#### Task objective:
Below is a set of records. Repeat all of them exactly.

#### Dataset records:
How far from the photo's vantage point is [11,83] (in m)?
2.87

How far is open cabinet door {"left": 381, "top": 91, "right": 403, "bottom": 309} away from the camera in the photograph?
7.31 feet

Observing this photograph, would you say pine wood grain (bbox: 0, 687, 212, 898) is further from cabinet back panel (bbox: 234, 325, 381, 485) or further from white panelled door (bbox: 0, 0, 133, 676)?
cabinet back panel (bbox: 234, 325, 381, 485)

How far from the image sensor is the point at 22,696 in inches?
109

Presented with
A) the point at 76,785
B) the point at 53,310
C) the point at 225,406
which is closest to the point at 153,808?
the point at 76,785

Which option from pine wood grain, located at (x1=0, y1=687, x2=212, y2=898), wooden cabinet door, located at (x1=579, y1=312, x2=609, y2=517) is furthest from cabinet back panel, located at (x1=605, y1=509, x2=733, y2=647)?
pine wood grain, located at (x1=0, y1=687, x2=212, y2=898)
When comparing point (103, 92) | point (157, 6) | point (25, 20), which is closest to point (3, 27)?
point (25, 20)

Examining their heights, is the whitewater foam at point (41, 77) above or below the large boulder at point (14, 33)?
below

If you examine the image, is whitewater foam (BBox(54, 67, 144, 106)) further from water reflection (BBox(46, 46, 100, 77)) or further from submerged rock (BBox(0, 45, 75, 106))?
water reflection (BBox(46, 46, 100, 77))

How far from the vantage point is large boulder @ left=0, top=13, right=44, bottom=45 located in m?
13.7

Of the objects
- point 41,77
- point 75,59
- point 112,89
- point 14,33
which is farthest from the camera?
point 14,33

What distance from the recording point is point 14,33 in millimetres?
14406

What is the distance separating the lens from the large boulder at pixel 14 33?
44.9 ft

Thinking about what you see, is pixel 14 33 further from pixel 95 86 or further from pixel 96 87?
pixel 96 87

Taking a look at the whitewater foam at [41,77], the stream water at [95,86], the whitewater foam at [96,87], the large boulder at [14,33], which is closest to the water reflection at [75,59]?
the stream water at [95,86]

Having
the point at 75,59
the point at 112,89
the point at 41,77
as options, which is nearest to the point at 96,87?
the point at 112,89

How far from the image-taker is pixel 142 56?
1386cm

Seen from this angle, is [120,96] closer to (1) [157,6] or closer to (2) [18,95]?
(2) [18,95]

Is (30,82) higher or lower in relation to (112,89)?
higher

#### Complete answer:
How far from the photo's vantage point is [11,83] (in m)?
2.87

How far is open cabinet door {"left": 381, "top": 91, "right": 403, "bottom": 309} away from the camera in the photograph?
7.31 feet

Observing this photograph, would you say pine wood grain (bbox: 0, 687, 212, 898) is further from cabinet back panel (bbox: 234, 325, 381, 485) or further from white panelled door (bbox: 0, 0, 133, 676)?
cabinet back panel (bbox: 234, 325, 381, 485)

How far from the image sensor is the point at 22,696 in inches?
109

Presented with
A) the point at 76,785
B) the point at 53,310
C) the point at 225,406
which is closest to the point at 153,808?
the point at 76,785

Which option from pine wood grain, located at (x1=0, y1=687, x2=212, y2=898), wooden cabinet door, located at (x1=579, y1=312, x2=609, y2=517) is furthest from cabinet back panel, located at (x1=605, y1=509, x2=733, y2=647)?
pine wood grain, located at (x1=0, y1=687, x2=212, y2=898)
When comparing point (103, 92) | point (157, 6) | point (25, 20), which is closest to point (3, 27)?
point (25, 20)

Examining their heights, is the whitewater foam at point (41, 77) above or below the large boulder at point (14, 33)?
below

If you examine the image, is whitewater foam (BBox(54, 67, 144, 106)) further from water reflection (BBox(46, 46, 100, 77)) or further from submerged rock (BBox(0, 45, 75, 106))?
water reflection (BBox(46, 46, 100, 77))

How far from the vantage point is large boulder @ left=0, top=13, right=44, bottom=45 located in m?
13.7

Of the objects
- point 41,77
- point 75,59
- point 112,89
- point 14,33
which is farthest from the camera?
point 14,33

What distance from the recording point is point 14,33 in millimetres?
14406

What is the distance separating the lens from the large boulder at pixel 14 33?
44.9 ft

Thinking about what you see, is pixel 14 33 further from pixel 95 86 or further from pixel 96 87?
pixel 96 87

Taking a look at the whitewater foam at [41,77], the stream water at [95,86], the whitewater foam at [96,87], the large boulder at [14,33], which is closest to the water reflection at [75,59]?
the stream water at [95,86]

Having
the point at 75,59
the point at 112,89
the point at 41,77
as options, which is nearest to the point at 96,87?
the point at 112,89

How far from the image-taker is pixel 142 56?
1386cm

Seen from this angle, is [120,96] closer to (1) [157,6] or closer to (2) [18,95]?
(2) [18,95]

Is (30,82) higher or lower in relation to (112,89)?
higher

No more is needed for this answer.